L’amministrazione del Fondo è tenuta dal Consiglio di presidenza dell’Accademia, che stabilisce l’ammontare del Premio in conformità a quanto stabilito dal regolamento dei Premi. Qualora ciò sia richiesto dalla necessità di salvaguardare l’entità del capitale del Fondo, il Consiglio di presidenza può disporre la sospensione del Premio, oppure rinviarlo all’anno successivo.

Art. 4

Il Premio è indivisibile, e non può essere conferito a Soci dell’Accademia delle Scienze di Torino; non può essere conferito neppure agli studiosi che abbiano già ottenuto il Premio Panetti o il Premio Panetti-Ferrari. 

Art. 5

Ai fini del conferimento del Premio il Presidente invita i Soci della Classe di Scienze fisiche, matematiche e naturali, i Presidenti delle maggiori Accademie italiane e straniere e i Presidi delle Facoltà italiane interessate a trasmettere proposte di scienziati che siano ritenuti meritevoli di essere presi in considerazione. Quando il Premio riguardi la meccanica pura o applicata o la fisica matematica classica, le proposte possono essere fatte anche dal Consiglio di presidenza della International Union of Theoretical and Applied Mechanics; quando riguardi invece la matematica applicata alle scienze fisiche o naturali o all’ingegneria, esse possono essere fatte anche dal Consiglio di presidenza della International Mathematical Union. 

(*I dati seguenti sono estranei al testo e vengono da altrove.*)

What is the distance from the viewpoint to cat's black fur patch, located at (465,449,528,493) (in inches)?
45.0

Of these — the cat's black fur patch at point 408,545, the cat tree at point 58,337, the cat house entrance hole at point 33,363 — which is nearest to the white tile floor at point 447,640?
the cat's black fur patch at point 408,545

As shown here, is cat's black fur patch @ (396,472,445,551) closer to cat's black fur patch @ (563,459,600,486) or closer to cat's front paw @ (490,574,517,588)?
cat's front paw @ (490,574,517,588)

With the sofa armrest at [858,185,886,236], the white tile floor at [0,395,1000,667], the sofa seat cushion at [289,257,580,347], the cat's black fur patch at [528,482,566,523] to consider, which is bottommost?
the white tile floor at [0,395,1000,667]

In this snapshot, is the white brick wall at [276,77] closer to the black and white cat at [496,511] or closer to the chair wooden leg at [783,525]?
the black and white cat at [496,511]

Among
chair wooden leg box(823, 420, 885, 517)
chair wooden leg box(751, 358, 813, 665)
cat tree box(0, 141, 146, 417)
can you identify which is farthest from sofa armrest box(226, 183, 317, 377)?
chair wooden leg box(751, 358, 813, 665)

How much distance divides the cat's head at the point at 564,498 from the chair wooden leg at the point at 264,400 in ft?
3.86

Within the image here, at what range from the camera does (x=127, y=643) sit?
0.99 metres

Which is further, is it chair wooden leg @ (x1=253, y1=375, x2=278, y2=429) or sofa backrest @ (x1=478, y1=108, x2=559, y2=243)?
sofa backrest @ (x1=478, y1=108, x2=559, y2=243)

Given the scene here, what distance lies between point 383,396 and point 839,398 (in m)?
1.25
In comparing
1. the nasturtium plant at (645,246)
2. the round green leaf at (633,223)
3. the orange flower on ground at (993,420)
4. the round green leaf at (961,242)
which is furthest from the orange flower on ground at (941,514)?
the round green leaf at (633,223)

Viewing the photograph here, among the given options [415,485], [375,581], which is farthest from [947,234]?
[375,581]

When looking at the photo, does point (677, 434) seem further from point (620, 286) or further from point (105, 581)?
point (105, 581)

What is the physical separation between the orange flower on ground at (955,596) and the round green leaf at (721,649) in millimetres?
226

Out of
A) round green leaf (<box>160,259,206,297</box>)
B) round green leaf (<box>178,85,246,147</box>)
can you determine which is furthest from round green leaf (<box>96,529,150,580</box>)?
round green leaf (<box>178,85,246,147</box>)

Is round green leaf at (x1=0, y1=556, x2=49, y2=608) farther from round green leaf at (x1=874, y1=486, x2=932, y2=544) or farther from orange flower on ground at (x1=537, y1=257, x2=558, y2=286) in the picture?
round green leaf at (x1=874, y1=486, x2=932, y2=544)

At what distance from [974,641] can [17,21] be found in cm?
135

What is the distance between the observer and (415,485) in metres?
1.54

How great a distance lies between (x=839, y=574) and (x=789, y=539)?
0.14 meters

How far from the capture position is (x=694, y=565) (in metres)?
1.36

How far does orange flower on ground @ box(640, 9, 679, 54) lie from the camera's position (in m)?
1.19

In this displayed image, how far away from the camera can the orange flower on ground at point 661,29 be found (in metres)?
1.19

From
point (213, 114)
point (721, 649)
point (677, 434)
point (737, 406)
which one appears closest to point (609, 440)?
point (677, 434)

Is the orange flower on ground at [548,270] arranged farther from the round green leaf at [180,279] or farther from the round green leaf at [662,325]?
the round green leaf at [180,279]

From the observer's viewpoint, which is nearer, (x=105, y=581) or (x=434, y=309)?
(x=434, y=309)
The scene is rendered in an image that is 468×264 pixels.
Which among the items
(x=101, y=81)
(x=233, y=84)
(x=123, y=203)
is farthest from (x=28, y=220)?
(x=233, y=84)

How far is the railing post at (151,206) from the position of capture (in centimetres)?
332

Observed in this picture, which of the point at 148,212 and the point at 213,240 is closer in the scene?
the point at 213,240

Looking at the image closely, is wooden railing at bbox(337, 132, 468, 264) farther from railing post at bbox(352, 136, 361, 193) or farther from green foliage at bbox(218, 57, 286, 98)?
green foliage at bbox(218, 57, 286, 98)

Le proposte devono essere accompagnate dalla relativa motivazione e devono pervenire al Presidente dell’Accademia entro il 31 marzo dell’anno in questione: esse possono riferirsi a una singola opera o scoperta, oppure alla carriera complessiva dello studioso proposto.

La Commissione ha facoltà di integrare con altri nomi, ove lo ritenga opportuno, le proposte pervenute.

Art. 6

La Commissione giudicatrice del Premio è costituita dal Presidente dell’Accademia e da altri quattro membri, designati dall’assemblea della Classe di Scienze fisiche, matematiche e naturali: almeno tre dei membri devono essere soci dell’Accademia (e almeno due di questi soci nazionali, residenti o non residenti), mentre il quarto può essere uno scienziato di chiara fama non appartenente all’Accademia, fornito di particolare competenza nel campo di studi al quale il premio bandito si riferisce. La designazione dei quattro membri della Commissione deve avvenire entro il mese di marzo; in assenza di designazione entro questo termine, essi sono nominati dal Presidente dell’Accademia.

Art. 7

Il Presidente dell’Accademia può delegare a presiedere la Commissione il Vice-presidente oppure il direttore della Classe di Scienze fisiche, matematiche e naturali.

Art. 8

La Commissione giudicatrice deve concludere i propri lavori e presentare la relazione, contenente la proposta del vincitore, entro il mese di maggio. La relazione è sottoposta all’approvazione delle Classi Unite in un’adunanza da convocarsi nel mese di giugno.

Art. 9

Il conferimento dei premi avviene nella seduta inaugurale dell’anno accademico successivo.

Art. 10

Qualora la Commissione non pervenga alla proposta di assegnazione, o qualora la proposta non sia approvata dall’assemblea delle Classi Unite, il premio viene nuovamente bandito nell’anno immediatamente successivo.